DOT, they note, has announced plans for a supplementary rulemaking to address full disclosure of these fees through all distribution channels airlines choose to use, but recently delayed that rulemaking, with the result that consumers likely will not see full disclosure until 2013.
"DOT deserves great credit for once again delivering on promises to consumers today," said Art Sackler, Open Allies for Airfare Transparency's executive director, "but as DOT itself has acknowledged, today's change does not go far enough. "
Open Allies underscores the urgency of swiftly taking the decisive steps to assure consumers access to all optional fees at every point of sale. "Otherwise, consumers face another year, or longer, of confusion and complexity, with no meaningful way to compare offerings across airlines to secure the best deal on the all-in price of air travel," Open Allies said.

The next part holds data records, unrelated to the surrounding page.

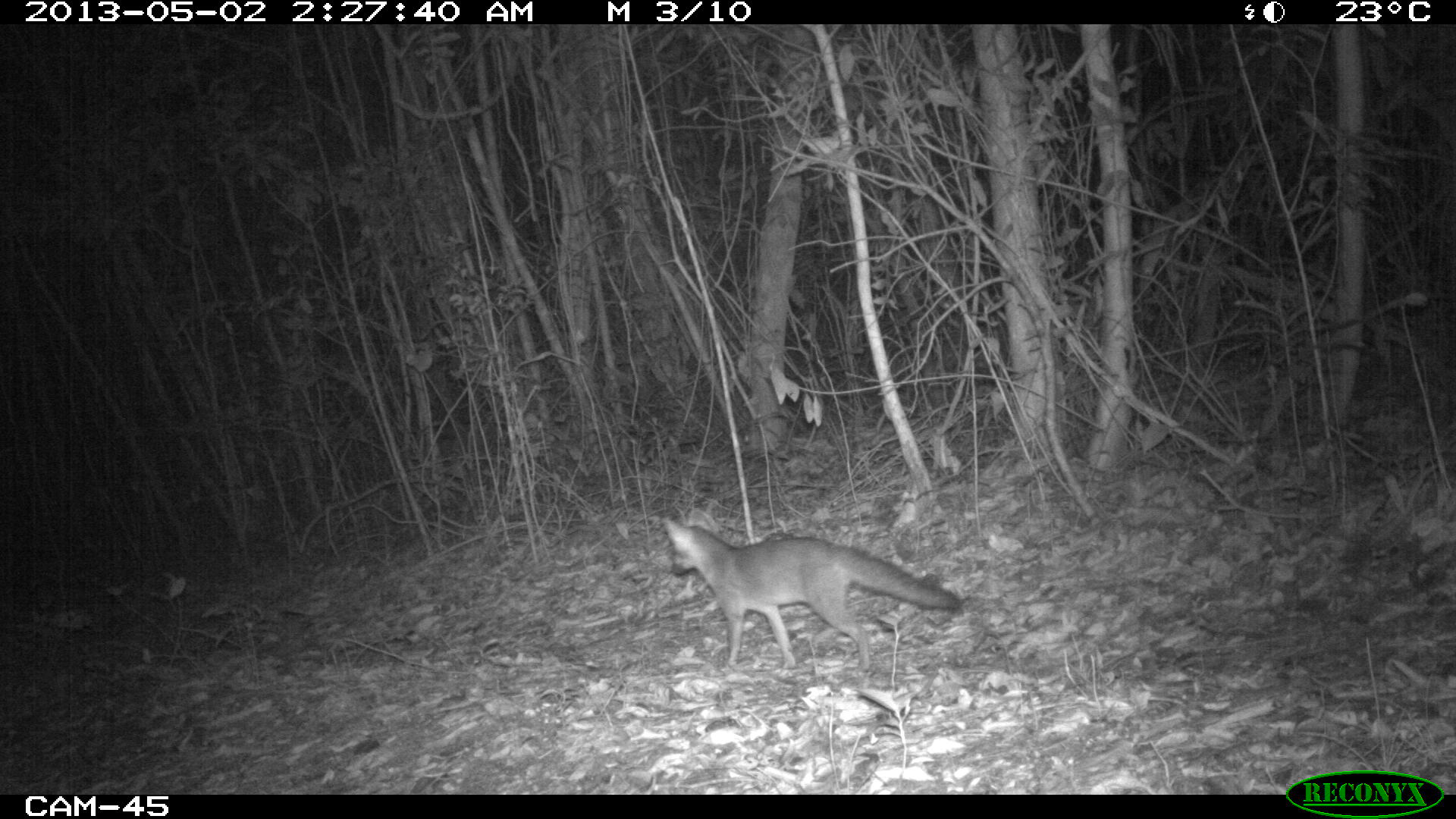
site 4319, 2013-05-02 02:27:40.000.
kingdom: Animalia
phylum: Chordata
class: Mammalia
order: Carnivora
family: Canidae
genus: Urocyon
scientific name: Urocyon cinereoargenteus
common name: gray fox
Urocyon cinereoargenteus (gray fox), count 1.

Airlines have disaggregated, or unbundled, fees for many services, including baggage, seating and boarding. Details on those fees are not published and updated continuously like the cost of the base airfare.
DOT has taken an important step in providing some resolution for consumers on the question for baggage, but these fees, and more than a hundred others, remain functionally hidden because they are unavailable for all-in price comparisons across airlines prior to the time of purchase, the alliance said.
"With 50 percent or more of all airline tickets purchased via traditional travel agents or online travel sites, it is imperative that up-to-the-minute and transactable fee information be provided through every distribution channel in which an airline chooses to sell, so that businesses and consumers can fully compare prices and purchase at points of sale of their choosing," Open Allies said.
The nearly 400 members of Open Allies believe the traveling public is entitled to buy airline tickets, including fees for all services they select, based on clear, complete and simple-to-understand-and-compare information, Open Allies said.
Open Allies for Airfare Transparency is a coalition of individuals, companies, and organizations that believe that all airline fares and fees should be transparent to the traveling public. Members include more than 380 travel management companies, corporate travel departments, consumer groups and travel agencies.